### 原文抜粋
§ §
人気ブログランキング | 話題のタグを見る
<< 女の子男の子 ポケットの丸石 >>
春の営業マン(もしくは啓蟄)
♪春よ来い、早く来い。。。。。 

なかなか世間は暖かい風ばかりではないね。


春一番に乗ってかな、あるセールスマンさんがアトリエに立ち寄った。

営業マンという呼び方の方がいいかな。

若い彼は仕事のことで悩んでいる様子だった。


久し振りに来たので、彼がセールスするものは、

ぼくはしばらく前に手に入れてしまって、彼からは買うことはできない。


友人とドライブ遊びをしながら、顔見せに来たのだというが、

何処となくだが、自分探しに来たように思えた。


ぼくも友人とそんなドライブを若い頃にした記憶がある。

何をするでもなく、いつか見たアメリカのロードムービーのようにね。

大人のなかで、残された子供心を、日干しながら風を感じる瞬間だ。


彼に聞いたら連れ添いの友人は、同じ職場を退職した人でフリーター。
§ §
### 作業指示
1. 原文抜粋の内容を2文でまとめてください。
2. 原文抜粋の最後の文の後から、文章を書き進めてください。
次のデータはここでは使いません。

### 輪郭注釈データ
§ §
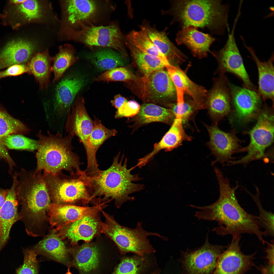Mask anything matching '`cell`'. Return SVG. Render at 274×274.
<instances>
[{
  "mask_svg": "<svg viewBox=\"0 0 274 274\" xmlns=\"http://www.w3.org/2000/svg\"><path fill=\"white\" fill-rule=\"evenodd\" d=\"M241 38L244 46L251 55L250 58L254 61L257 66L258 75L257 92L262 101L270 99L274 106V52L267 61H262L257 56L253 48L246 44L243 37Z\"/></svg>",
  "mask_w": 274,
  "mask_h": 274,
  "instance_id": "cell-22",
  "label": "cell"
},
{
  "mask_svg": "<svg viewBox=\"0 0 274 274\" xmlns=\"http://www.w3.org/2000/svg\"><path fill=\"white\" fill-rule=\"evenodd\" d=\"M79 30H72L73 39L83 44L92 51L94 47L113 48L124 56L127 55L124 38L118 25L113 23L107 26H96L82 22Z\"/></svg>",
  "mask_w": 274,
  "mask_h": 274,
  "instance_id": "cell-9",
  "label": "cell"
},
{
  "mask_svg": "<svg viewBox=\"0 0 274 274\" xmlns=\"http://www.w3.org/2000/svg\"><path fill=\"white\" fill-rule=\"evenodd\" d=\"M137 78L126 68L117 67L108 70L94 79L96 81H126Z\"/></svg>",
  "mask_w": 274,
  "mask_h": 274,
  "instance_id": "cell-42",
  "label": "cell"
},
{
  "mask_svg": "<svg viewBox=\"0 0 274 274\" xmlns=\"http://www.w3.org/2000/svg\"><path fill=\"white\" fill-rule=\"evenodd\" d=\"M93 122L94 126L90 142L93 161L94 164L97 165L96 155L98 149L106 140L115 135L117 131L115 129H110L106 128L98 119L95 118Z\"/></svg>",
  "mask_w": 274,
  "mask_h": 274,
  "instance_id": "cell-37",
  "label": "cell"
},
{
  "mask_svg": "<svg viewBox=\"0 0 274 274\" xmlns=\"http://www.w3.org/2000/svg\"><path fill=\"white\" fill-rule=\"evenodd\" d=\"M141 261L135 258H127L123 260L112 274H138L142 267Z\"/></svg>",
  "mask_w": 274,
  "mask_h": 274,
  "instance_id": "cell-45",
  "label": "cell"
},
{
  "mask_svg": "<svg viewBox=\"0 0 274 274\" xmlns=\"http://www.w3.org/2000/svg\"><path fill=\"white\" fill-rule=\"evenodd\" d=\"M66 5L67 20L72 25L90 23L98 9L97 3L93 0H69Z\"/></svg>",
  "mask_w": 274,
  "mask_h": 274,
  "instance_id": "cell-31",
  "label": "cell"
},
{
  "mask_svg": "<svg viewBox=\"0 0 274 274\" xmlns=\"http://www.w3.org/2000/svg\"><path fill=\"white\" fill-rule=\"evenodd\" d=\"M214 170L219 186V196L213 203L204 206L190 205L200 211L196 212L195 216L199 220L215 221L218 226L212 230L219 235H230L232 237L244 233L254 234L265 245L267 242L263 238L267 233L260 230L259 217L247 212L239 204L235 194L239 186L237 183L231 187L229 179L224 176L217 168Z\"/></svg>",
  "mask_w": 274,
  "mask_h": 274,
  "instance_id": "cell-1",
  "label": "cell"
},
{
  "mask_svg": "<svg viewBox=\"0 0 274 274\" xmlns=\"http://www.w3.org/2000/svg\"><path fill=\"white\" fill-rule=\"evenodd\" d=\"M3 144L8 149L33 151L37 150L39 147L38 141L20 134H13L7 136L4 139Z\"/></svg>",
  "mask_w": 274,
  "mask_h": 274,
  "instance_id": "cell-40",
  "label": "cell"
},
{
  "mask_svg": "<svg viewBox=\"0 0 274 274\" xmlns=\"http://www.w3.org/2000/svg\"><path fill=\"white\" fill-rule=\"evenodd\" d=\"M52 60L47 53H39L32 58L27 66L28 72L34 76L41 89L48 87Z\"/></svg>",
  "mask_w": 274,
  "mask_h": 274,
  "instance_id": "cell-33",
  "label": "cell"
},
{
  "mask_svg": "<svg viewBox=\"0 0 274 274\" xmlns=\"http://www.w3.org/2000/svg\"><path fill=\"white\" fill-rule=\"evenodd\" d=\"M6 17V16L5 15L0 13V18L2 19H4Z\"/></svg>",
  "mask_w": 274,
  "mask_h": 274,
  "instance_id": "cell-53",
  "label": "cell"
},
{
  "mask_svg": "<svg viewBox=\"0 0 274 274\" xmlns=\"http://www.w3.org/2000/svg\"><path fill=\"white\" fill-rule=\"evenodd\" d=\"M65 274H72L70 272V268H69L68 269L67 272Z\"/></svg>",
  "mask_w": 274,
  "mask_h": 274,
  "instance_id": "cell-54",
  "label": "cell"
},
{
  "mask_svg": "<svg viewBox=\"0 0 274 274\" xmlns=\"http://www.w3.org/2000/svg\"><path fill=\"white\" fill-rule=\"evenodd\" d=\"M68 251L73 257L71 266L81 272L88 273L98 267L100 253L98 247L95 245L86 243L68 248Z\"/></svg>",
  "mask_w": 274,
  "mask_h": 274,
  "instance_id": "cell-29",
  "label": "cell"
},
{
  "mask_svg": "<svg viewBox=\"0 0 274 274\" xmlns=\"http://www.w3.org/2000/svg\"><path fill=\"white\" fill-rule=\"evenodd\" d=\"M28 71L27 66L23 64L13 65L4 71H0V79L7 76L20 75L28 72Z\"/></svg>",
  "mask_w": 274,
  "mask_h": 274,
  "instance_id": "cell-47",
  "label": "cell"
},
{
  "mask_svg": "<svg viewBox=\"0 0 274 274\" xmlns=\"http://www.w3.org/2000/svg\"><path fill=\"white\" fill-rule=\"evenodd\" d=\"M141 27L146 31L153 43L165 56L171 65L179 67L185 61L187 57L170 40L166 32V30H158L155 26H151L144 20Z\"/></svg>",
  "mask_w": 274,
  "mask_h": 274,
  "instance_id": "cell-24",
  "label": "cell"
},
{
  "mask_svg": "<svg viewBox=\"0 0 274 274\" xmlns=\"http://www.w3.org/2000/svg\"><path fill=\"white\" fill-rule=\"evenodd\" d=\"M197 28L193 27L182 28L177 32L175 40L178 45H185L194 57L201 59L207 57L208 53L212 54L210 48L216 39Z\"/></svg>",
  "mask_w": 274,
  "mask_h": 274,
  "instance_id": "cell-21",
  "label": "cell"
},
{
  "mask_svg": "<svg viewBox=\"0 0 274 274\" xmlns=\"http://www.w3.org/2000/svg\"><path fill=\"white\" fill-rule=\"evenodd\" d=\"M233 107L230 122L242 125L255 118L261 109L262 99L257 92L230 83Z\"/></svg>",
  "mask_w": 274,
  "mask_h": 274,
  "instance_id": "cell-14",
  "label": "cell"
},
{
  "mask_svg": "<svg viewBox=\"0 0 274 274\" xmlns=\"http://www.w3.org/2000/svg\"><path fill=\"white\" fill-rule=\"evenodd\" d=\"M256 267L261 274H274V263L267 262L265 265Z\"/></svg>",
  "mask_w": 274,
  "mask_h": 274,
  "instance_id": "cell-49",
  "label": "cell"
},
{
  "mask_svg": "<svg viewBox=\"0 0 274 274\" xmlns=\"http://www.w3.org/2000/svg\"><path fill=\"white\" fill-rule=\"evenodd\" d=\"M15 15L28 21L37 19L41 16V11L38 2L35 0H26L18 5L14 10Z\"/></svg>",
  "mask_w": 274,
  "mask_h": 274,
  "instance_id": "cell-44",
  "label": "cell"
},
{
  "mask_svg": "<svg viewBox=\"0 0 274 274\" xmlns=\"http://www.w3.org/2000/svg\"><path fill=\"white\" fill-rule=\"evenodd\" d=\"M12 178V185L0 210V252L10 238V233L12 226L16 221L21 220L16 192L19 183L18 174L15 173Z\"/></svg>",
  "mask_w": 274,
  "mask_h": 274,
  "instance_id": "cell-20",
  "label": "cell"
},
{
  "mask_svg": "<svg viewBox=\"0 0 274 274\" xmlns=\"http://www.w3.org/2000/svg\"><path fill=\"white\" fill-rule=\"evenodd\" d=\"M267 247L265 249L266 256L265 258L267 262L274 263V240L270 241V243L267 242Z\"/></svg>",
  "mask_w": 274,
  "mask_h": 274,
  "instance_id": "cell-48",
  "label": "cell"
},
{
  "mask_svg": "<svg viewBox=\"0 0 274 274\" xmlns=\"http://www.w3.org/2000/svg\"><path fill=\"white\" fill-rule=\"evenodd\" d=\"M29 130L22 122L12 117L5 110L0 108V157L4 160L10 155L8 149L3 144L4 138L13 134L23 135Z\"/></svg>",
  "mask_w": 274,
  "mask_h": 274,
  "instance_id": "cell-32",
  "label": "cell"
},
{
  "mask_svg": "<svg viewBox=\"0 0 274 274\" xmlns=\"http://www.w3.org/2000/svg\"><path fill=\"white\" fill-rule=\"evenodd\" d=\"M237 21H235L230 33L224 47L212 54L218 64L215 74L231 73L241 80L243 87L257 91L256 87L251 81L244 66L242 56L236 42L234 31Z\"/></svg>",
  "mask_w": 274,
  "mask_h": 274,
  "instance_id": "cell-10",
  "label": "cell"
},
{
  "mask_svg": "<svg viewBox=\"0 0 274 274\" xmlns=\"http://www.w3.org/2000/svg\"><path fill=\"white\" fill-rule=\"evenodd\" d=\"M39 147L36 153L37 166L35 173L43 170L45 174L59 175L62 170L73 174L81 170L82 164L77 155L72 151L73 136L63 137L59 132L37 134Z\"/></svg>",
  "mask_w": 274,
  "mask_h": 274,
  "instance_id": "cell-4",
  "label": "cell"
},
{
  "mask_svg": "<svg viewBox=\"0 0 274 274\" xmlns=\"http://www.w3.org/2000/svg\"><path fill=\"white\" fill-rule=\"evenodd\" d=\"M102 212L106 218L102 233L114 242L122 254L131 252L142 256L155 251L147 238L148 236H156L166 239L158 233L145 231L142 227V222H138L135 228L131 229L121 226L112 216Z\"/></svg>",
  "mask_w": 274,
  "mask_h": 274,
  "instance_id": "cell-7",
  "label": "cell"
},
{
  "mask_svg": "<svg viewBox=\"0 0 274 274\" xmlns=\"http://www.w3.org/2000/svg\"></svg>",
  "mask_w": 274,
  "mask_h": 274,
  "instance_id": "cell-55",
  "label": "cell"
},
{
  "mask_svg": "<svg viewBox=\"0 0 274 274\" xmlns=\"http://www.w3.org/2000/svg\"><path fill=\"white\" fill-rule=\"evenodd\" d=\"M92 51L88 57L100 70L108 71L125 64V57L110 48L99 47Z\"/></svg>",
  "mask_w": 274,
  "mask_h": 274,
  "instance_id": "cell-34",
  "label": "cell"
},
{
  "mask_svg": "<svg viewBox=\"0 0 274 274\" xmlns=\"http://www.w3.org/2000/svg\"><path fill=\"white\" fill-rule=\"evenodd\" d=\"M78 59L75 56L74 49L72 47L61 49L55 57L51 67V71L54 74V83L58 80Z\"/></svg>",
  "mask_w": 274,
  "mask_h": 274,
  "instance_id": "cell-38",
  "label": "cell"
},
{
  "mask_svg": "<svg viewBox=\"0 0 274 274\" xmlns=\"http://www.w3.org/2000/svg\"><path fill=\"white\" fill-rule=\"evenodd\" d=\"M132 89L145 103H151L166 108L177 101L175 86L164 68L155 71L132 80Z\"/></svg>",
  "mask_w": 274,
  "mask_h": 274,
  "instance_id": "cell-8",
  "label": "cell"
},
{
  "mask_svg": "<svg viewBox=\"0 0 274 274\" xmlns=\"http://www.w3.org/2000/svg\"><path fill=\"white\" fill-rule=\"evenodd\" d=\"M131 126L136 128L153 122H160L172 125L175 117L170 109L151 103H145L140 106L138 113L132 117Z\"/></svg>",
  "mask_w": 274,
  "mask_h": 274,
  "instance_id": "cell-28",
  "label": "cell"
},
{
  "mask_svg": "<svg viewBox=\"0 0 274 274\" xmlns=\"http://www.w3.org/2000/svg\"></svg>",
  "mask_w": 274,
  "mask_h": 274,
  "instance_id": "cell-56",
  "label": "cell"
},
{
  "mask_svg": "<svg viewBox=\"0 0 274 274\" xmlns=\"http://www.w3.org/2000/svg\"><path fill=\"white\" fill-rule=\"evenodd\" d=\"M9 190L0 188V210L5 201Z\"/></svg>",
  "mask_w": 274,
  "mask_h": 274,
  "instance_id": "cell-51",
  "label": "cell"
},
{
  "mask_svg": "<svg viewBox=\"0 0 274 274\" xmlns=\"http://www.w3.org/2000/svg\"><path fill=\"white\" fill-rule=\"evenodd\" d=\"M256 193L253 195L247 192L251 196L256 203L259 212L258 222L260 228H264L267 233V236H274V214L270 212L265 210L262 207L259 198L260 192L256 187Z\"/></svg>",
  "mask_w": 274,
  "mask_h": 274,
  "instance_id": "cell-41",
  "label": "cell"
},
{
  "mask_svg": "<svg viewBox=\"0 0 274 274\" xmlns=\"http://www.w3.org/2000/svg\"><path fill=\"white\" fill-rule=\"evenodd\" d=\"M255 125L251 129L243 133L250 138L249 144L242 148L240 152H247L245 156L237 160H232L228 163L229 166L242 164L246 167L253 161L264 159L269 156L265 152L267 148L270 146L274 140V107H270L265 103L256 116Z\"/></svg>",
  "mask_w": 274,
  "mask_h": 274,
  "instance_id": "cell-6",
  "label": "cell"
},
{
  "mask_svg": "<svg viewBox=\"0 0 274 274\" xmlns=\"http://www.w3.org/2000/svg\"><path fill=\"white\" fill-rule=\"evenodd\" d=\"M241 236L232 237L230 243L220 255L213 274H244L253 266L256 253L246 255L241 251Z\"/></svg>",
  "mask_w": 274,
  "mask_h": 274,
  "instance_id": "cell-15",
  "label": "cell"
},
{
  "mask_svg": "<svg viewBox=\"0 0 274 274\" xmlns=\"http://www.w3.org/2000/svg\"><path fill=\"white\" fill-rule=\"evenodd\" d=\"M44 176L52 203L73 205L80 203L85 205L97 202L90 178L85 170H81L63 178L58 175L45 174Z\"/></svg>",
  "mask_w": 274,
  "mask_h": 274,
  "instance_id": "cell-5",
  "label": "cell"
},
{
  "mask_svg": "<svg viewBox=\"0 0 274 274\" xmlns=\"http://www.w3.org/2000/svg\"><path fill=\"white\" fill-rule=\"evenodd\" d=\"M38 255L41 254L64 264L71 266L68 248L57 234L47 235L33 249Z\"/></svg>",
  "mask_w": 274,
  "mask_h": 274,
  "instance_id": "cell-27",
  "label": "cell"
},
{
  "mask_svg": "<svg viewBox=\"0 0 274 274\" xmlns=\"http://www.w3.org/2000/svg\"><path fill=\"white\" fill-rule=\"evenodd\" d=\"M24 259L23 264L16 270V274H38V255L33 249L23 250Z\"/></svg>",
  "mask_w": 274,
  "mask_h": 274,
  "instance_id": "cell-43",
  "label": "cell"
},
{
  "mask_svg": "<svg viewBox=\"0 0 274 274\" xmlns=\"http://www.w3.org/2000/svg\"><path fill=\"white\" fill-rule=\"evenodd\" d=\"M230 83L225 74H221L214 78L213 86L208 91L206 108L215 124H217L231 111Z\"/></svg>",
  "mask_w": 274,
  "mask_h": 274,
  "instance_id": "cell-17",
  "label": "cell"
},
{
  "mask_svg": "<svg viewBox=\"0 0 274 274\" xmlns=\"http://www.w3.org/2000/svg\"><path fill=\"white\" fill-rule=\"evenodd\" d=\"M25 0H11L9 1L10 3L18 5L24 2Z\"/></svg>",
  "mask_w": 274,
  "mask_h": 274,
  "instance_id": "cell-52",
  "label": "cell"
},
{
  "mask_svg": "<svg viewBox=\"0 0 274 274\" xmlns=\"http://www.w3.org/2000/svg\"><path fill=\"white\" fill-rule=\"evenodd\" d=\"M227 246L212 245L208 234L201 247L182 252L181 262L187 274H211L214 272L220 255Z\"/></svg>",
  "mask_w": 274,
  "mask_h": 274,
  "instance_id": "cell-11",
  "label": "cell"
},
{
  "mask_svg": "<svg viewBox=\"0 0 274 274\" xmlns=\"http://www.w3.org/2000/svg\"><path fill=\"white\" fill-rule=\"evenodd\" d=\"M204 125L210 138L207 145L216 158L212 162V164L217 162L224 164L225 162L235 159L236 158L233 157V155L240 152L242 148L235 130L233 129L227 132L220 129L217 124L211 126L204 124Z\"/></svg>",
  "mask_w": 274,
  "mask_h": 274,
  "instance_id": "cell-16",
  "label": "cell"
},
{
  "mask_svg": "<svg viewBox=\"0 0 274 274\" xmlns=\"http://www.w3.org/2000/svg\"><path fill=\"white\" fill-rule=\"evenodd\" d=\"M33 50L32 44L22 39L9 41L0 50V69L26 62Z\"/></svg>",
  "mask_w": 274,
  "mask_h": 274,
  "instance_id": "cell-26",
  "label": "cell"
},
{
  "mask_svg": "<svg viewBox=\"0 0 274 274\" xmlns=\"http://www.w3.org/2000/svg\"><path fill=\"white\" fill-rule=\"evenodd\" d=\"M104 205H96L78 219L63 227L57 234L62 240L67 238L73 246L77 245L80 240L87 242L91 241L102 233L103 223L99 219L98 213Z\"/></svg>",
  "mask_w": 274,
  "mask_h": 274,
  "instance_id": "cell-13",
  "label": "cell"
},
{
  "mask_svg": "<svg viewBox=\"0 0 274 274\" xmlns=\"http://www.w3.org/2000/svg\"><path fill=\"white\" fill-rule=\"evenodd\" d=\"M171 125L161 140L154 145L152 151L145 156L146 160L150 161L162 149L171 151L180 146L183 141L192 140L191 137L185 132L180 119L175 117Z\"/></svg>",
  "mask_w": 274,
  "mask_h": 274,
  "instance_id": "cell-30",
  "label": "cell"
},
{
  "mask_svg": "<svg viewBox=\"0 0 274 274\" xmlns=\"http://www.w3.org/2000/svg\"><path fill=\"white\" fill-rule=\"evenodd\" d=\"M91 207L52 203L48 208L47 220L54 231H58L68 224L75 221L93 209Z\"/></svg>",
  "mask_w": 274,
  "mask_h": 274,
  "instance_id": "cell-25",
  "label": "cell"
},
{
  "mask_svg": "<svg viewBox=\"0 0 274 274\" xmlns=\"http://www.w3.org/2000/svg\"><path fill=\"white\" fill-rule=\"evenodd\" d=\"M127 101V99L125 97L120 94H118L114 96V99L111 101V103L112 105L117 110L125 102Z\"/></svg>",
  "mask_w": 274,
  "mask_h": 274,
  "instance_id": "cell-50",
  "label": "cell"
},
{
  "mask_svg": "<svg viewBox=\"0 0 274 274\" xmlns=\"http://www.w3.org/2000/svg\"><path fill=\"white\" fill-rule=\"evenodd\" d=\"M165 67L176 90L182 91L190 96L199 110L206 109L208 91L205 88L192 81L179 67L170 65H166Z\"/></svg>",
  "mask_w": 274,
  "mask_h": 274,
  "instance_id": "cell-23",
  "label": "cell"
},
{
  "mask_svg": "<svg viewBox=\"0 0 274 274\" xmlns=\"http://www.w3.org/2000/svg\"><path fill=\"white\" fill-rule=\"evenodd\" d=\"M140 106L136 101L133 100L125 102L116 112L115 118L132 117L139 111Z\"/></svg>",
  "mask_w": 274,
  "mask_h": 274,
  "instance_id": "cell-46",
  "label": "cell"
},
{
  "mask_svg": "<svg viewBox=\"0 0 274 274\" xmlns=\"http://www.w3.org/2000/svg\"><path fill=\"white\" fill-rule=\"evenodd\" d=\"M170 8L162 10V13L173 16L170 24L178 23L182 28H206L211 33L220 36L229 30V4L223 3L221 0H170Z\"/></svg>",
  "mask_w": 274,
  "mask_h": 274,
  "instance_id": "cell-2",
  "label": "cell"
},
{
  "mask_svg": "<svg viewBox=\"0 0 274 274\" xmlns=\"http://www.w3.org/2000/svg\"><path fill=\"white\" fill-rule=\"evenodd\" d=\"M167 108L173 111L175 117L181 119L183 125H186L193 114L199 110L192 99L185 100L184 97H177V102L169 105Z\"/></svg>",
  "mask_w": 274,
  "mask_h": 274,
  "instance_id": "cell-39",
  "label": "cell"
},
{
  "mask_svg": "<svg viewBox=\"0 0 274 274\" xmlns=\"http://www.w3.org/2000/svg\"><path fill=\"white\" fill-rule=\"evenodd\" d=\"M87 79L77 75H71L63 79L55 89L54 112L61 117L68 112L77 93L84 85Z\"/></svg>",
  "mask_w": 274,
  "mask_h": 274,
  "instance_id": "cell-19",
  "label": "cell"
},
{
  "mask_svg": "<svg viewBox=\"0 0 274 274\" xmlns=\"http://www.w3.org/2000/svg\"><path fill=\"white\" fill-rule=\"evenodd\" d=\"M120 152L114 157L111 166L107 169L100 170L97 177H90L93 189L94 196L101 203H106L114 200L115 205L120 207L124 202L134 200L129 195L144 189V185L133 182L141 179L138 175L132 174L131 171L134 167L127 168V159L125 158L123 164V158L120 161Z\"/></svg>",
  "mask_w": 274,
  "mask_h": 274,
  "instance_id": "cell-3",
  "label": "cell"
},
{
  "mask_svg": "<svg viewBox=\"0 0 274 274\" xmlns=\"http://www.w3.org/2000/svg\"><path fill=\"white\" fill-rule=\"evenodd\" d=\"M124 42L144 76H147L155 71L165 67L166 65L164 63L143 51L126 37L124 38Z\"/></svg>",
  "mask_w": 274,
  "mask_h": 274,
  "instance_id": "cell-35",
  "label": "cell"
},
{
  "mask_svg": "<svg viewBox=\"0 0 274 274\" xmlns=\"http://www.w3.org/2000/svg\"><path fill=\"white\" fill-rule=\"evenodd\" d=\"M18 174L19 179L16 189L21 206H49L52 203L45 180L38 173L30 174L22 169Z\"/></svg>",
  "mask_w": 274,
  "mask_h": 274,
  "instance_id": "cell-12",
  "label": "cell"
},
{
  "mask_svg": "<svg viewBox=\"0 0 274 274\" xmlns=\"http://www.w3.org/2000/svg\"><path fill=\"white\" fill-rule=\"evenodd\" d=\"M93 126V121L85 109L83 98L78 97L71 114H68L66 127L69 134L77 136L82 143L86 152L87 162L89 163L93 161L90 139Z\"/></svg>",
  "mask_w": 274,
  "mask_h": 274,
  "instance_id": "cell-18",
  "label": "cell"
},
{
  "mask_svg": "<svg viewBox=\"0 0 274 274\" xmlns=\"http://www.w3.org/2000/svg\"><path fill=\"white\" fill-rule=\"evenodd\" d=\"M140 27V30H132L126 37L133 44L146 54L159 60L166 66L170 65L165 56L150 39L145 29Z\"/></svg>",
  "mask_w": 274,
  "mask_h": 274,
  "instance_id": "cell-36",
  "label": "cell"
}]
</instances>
§ §
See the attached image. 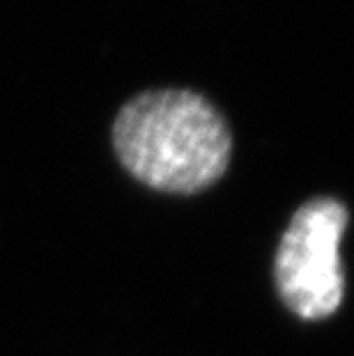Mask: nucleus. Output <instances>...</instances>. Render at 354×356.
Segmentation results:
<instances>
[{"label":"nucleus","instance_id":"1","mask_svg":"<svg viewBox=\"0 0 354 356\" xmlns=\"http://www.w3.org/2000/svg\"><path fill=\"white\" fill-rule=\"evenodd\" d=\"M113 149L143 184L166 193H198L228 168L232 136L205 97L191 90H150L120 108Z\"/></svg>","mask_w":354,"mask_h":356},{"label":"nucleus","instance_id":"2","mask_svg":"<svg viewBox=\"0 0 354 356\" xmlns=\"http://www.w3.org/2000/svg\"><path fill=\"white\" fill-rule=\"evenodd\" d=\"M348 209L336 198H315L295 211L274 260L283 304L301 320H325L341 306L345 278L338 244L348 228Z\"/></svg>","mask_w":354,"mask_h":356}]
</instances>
§ §
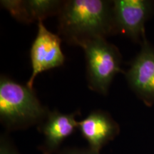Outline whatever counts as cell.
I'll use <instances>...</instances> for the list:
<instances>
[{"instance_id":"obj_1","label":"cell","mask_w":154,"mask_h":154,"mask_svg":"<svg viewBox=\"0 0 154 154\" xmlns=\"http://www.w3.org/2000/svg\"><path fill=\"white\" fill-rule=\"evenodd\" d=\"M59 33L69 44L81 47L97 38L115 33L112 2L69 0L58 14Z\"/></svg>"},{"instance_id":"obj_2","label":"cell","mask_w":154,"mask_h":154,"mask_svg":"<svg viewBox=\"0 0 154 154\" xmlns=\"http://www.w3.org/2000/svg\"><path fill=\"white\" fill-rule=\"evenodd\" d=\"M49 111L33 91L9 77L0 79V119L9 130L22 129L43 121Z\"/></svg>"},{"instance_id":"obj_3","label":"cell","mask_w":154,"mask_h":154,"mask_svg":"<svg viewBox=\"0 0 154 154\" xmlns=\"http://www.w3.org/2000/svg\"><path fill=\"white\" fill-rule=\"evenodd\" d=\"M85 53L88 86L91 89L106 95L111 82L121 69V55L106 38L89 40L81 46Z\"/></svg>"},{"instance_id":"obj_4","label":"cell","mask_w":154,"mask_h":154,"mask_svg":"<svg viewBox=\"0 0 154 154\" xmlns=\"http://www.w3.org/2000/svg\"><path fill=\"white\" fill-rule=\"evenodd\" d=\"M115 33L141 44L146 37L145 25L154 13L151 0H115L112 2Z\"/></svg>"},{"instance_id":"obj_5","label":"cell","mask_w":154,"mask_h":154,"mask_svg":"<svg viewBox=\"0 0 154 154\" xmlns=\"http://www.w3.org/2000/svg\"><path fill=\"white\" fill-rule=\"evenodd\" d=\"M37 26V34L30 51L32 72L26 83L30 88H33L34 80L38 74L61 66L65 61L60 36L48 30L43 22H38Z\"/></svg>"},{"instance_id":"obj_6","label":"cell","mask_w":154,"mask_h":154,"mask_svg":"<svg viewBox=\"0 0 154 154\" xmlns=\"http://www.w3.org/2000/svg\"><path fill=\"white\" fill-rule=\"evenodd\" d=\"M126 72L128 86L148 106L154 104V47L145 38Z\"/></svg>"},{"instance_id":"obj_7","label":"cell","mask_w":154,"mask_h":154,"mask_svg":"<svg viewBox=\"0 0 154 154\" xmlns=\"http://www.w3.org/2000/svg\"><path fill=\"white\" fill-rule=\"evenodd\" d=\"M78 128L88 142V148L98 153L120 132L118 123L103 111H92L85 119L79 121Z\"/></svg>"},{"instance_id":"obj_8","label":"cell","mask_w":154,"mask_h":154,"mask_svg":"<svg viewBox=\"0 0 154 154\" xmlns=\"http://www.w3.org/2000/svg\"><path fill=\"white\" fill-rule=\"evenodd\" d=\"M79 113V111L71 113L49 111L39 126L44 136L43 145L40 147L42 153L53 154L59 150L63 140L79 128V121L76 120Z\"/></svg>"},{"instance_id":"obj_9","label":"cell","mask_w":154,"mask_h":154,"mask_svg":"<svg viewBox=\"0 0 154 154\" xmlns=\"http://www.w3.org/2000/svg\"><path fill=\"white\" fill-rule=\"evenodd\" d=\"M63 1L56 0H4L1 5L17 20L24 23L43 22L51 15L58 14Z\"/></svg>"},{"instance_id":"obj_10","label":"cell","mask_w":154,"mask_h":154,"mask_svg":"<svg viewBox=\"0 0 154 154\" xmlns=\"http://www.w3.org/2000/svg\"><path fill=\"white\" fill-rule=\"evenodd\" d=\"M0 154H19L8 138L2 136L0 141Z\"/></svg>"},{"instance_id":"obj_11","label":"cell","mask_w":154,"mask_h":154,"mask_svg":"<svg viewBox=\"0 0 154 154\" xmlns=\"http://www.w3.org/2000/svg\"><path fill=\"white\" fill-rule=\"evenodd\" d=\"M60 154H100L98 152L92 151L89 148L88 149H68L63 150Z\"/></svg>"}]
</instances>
§ §
### 解答例
1. 春一番の頃、仕事のことで悩んでいる様子の若い営業マンが、友人とのドライブの途中に顔見せとしてアトリエに立ち寄った。書き手は彼が自分探しに来たように感じ、自分も若い頃に友人と何をするでもなくドライブをした記憶を思い起こした。

2.
彼も同様に退職を考えていて、今は上司に引き止められていると話してくれた。


男の子は仕事や転職に悩む時期が、30歳から35歳ぐらいまで、

誰しもあるように思う。

女の子なら20歳後半だろうか? (これは想像だが。。。。)


これまでの自分とこれからの自分に、伸び悩むのだろう。


これはどんな職業でも同じだろうな。

焼き物を職業にしている陶芸家?だという友人の後輩たちも、

30歳から33歳ぐらいの誰しもがモガイテイルように感じる。


先行く先輩を見れば、誰しも楽しそうには見えず、

焼き物屋の生き方に、納得して粘土に向き合う様子もないだろうしね。

そんな姿になっていくのは嫌だった。

自分もあの頃は辛かったな。 今は違った辛さもあるがね。 (ってことはずっとツライのよ)


何を作っていいか、まったくと言っていいほど、判らなかった。

作品って何?

自分が作りたいものって何?

それをゴマカスように、ロクロを挽きまくって、うつわを作った。

周りを見て、気付けば先輩陶芸家のほとんどが、

作りたい作品などないのだと、理解した時には恐怖に震えた。


作りたいものが無く、作り続けるなんて賽の河原の石積みだから、

そんなこと一生やっていくのは本当に嫌だった。

仕事と割り切るには、あまりにも子供の頃から、

好きな絵を描いたり、作ることに夢を見すぎていたからね。


心が生きていなければ、それは屍。

社会のなかで動いていても、大人はすでに死人である。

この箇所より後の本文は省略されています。